Extend the chapter-by-chapter summary of Borgmann's book on technology and the device paradigm, picking up after its final sentence.

◆ **Excerpted passage**

:::

Chapter 8, “The Promise of Technology,” describes the beginnings of how the world began to rely so heavily on technology to begin with. Through the Enlightenment and then the Industrial Revolution, humanity began to believe that technology was the key to “liberation from toil and the advancement of literacy, eating, and health” (38). With technology's “promise” thus in place—and he's careful to note some value and truth in said promise—it gradually took the prominence that led to the pattern in question.

Chapter 9, “The Device Paradigm,” consequently spells out the first main part of Borgmann's entire thesis directly: we now operate according to the device paradigm, where things have become devices. By this, he means that whereas we once acquired goods via use of things, which are “inseparable from . . . engagement,” we now get commodities via devices, which remove the “encumbrance of or the engagement with a context” (41, 47). As an example of the thing/device distinction, he offers a hearth—a thing with context that gives more than just the commodity of heat, e.g., togetherness—and a central heating plant, which does nothing but supply a commodity (41-42). Borgmann argues that insofar as we have become reliant upon devices in this sense, “the coherent and engaging character of the pretechnological world of things” has been jeopardized (47).

Chapter 10, “The Foreground of Technology,” seeks to present “the global effect of the paradigm” just described (48). Borgmann accomplishes this goal by focusing on more examples of the device paradigm in action, by exploring how advertising highlights the pattern, and by noting how people tend to now equate “real and simulated experiences” (55). He concludes that “we are more confident of our means”—our technological devices which allow us to acquire commodities easily—“than of our ends,” which have become diluted by the device paradigm, and which now include technology itself more than experiences, as it once was (56).

Chapters 11-12 attempt to “give the intuitive and descriptive account of the technological pattern a measure of systematic firmness and clarity” (57). In other words, these two chapters are more philosophical basis for the “intuitive and descriptive account” of the previous chapters. Basically, Borgmann here looks at “alternative models and perspectives” regarding technology—those of Arendt, Tribe, Walker, Kuhn, Winner, Billington, etc.—and at paradigm as a means of knowing/explaining in general, concluding that “the technological device can be discerned in seemingly conflicting contentions about the significance of machines, means, and ends in technology,” and that “the device paradigm reveals more clearly than any other just how and to what extent people move away from engagement” (57, 68, 77). Finally, he notes that his “demonstration” of this main part of his thesis “can attain at least a measure of cogency,” and thus moves to the topic of Chapters 13-16, dealing with “society and politics” (78).

Chapters 13-16 of Borgmann's text rest upon the assumption that “we should bring [the device paradigm] to the surface and to our attention” in all areas, and consequently that “we should judge society and politics in light of technology” (78). “Technology and the Social Order,” Chapter 13, thus makes several moves from this starting point.

First, Borgmann argues that “there is a problem of orientation in the technologically advanced countries”—“many analysts of the technological society are concerned about the progressive erosion of standards” (79). People, through politics, attempt to address this by “raising the question of values,” however, technology “is never in question” and is always “the means that allow us to realize our preferred values”—the “good life” (80). Borgmann then preemptively answers Marxist critics who would argue for economics over technology as primary in politics, concluding that “the positive goal of the good life that [Marxists] advance is in accord with the dubious promise of technology” (85). In other words, the device paradigm operates on society in an even deeper way than economics, so one must “turn to the examination of liberal democracy to throw light on the ways in which technology has come to rule our lives,” since it is within liberal democracy that technology has typically acquired such power (85).

:::

◆ **Entries shown**
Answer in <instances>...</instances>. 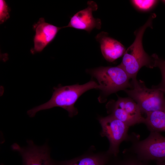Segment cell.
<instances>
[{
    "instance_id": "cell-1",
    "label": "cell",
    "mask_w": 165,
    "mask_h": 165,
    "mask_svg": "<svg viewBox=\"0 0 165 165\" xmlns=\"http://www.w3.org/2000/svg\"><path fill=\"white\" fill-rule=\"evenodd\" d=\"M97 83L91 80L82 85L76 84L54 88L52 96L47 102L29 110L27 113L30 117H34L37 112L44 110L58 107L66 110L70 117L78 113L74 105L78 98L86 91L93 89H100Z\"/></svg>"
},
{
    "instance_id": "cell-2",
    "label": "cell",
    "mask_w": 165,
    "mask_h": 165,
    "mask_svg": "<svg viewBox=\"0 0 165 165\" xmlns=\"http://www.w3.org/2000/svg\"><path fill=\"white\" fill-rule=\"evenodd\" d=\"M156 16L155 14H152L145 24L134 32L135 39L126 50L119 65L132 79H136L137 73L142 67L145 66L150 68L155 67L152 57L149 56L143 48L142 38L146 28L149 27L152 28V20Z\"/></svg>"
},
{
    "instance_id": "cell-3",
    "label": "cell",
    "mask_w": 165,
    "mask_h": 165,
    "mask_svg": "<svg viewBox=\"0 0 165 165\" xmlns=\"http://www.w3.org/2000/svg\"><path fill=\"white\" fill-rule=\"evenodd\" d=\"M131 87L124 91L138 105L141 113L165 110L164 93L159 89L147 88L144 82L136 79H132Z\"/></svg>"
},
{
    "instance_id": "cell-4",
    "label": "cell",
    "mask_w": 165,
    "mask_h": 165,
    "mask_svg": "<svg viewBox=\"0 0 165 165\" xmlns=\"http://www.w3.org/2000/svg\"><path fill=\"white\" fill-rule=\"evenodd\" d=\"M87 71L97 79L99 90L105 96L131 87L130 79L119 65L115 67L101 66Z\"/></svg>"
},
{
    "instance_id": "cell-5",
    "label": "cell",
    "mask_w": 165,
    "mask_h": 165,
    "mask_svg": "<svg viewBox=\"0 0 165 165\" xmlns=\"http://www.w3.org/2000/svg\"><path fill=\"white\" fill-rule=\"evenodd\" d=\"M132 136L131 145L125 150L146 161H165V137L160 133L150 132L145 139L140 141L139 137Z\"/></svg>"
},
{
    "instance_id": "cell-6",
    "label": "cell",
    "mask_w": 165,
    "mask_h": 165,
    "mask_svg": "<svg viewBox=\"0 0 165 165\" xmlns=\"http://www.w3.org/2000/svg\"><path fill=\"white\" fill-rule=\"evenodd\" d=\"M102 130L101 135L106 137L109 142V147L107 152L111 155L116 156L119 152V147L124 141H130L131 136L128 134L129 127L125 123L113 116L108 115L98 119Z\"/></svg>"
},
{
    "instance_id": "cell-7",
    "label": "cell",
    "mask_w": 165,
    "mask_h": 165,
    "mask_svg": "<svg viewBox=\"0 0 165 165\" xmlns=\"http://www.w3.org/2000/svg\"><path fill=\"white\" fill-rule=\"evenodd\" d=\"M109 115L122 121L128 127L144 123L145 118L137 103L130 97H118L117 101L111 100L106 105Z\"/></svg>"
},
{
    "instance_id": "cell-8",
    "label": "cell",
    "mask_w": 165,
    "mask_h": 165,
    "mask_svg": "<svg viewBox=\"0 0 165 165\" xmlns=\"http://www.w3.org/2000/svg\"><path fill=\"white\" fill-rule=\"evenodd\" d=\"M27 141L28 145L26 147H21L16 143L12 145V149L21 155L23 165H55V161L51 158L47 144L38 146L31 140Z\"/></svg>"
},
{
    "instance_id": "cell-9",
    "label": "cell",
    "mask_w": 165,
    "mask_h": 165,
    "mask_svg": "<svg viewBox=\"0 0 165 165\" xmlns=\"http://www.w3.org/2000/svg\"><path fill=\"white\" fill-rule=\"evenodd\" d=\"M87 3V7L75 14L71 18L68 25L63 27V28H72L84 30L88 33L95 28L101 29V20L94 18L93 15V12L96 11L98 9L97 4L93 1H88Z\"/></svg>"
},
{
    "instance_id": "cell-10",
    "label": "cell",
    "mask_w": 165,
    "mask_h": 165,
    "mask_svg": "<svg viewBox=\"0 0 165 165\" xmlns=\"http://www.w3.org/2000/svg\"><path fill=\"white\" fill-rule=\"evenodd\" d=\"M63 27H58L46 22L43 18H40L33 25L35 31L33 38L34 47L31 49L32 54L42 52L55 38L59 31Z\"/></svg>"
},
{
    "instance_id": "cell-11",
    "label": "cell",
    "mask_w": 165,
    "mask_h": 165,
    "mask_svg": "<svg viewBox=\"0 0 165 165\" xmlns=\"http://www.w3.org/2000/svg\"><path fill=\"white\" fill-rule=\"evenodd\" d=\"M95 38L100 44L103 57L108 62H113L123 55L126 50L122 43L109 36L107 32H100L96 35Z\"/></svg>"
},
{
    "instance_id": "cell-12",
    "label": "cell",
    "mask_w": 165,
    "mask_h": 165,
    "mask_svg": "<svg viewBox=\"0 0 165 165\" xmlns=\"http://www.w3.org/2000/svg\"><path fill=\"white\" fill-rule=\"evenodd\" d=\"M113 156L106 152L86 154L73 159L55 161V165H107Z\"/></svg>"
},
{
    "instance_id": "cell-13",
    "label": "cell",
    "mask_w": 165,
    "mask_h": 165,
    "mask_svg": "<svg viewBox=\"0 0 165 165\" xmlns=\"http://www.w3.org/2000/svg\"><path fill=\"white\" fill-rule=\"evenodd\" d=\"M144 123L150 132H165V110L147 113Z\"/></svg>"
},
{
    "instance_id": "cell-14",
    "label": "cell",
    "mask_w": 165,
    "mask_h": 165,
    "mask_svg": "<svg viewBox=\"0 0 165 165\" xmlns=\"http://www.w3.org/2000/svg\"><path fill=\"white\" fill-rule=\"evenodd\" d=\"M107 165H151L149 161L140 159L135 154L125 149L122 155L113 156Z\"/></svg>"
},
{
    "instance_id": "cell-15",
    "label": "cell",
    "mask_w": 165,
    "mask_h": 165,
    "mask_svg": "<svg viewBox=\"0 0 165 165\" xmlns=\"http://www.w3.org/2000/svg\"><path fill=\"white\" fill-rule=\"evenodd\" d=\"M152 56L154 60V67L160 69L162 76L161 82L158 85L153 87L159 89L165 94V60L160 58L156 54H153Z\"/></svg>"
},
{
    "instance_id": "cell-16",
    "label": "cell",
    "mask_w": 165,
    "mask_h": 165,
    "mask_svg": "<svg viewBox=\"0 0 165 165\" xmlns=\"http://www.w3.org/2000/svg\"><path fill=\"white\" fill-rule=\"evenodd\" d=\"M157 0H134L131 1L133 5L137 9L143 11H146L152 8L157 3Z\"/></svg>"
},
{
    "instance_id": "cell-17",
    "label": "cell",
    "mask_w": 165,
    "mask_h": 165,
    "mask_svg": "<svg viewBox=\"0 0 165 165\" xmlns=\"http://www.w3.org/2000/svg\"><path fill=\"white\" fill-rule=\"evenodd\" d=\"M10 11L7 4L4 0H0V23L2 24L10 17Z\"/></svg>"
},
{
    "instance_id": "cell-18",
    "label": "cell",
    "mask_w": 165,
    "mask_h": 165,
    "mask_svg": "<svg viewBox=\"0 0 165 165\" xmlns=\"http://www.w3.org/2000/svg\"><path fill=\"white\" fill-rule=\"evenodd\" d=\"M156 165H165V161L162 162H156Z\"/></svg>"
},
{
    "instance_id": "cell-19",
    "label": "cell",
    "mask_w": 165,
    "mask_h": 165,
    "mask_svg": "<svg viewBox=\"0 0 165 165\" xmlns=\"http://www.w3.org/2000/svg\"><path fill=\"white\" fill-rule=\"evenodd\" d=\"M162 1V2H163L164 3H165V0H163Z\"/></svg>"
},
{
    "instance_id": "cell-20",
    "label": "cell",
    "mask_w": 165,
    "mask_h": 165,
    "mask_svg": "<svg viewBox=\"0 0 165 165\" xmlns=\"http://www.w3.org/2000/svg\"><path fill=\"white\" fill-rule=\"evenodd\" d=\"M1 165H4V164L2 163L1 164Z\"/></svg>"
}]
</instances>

:::

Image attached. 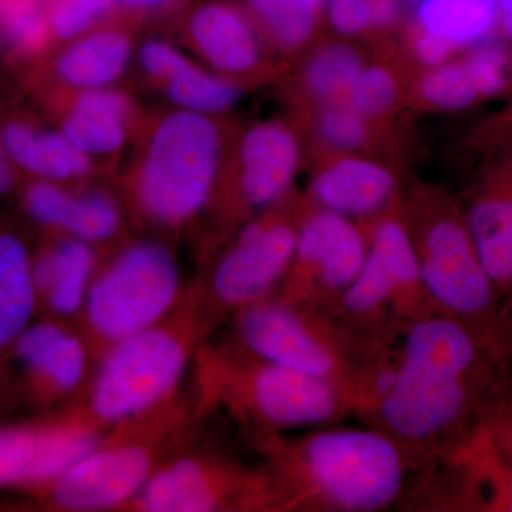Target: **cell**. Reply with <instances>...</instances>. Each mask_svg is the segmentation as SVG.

:::

◆ **Response to this exercise**
Chapter 14, “Technology and Democracy,” is a key chapter in which Borgmann basically argues that the values of democracy “can be realized jointly only according to the pattern of technology” (86). This conclusion is couched within a close reading of Dworkin and the meaning of democracy itself, but page 92 makes clear: “Liberal democracy is enacted as technology. It does not leave the question of the good life open but answers it along technological lines . . . Technology developed into a definite style of life.” This “style of life” is one in which “it becomes possible to style and restyle one’s life by assembling and disassembling commodities” (92). Simply put, democracy values equality and choice—this is exactly the promise of technology: all things, available simply, available to all.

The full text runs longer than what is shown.